On July 21, 1861, the Union and Confederate soldiers fought the first major land battle of the Civil War near the banks of Bull Run near Manassas, Va. The Confederates won, and the Union army retreated to the Capital. Realizing that a long war had begun, the U.S. Army began to strengthen fortifications around Washington. In September, the U.S. Army forced Thomas off a section of her land, removed her furniture, and started dismantling her house and barn. She often recounted that day, and not only because she lost her home and most of her farm. She told newspapers that
"I was sitting under that sycamore tree . . . with what furniture I had left around me. I was crying, as was my six months-old child, . . . when a tall, slender man dressed in black came up and said to me, 'It is hard, but you shall reap a great reward.'”
That “tall, slender man” was Abraham Lincoln.
The fort built on her property was ultimately named Fort Stevens in honor of General Isaac I. Stevens, who was killed in the Battle of Chantilly in 1862. She lived adjacent to this fort for the entirety of the war. Nicknamed “Aunt Betty” by the soldiers stationed there, she cooked and cleaned in the fort and did not retreat, even when Confederate forces approached.
On July 11-12, 1864, Fort Stevens and the nearby Fort DeRussy were attacked. President Abraham Lincoln, First Lady Mary Todd Lincoln, and some of the presidential cabinet traveled to the Fort to watch the battle. President Lincoln was the second sitting president to be in line of fire while serving in office. Folklore holds that someone yelled at Lincoln “Get down you damn fool!” during the battle. Some sources say that future Chief Justice Oliver Wendell Holmes yelled that phrase. Other sources said that Thomas did as she brought ammunition to the troops.
After the war, Fort Stevens was decommissioned, and the site fell into disrepair. Thomas petitioned the government to compensate her for her destroyed house and forcible use of her land. This claim went through legal barriers until she received $1,835 dollars in compensation in 1916. The portions of land she still owned was passed down to her children and the land on which the fort stood was eventually purchased by the government and partially rebuilt by the Civilian Conservation Corps in 1938.

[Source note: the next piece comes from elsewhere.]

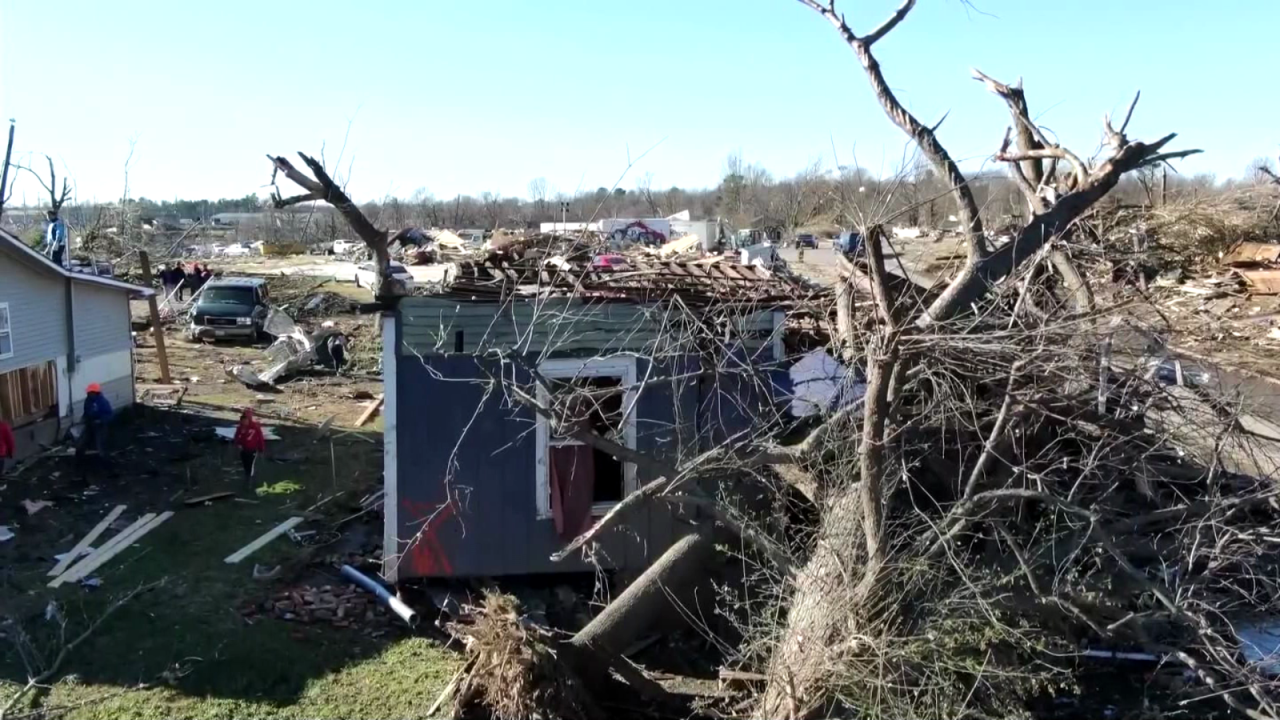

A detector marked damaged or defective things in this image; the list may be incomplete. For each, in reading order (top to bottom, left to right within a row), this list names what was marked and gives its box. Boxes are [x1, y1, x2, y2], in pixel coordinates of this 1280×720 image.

Thomas became a community leader and activist in Vinegar Hill. While the financial “great reward” she was supposed to receive didn’t materialize until the end of her life, she was able to get the honorary recognition that her land was used to build Fort Stevens. In addition, she was able to join the veterans of the Battle of Fort Stevens in 1911 when they dedicated a monument to President Lincoln. Elizabeth Proctor Thomas died in 1917.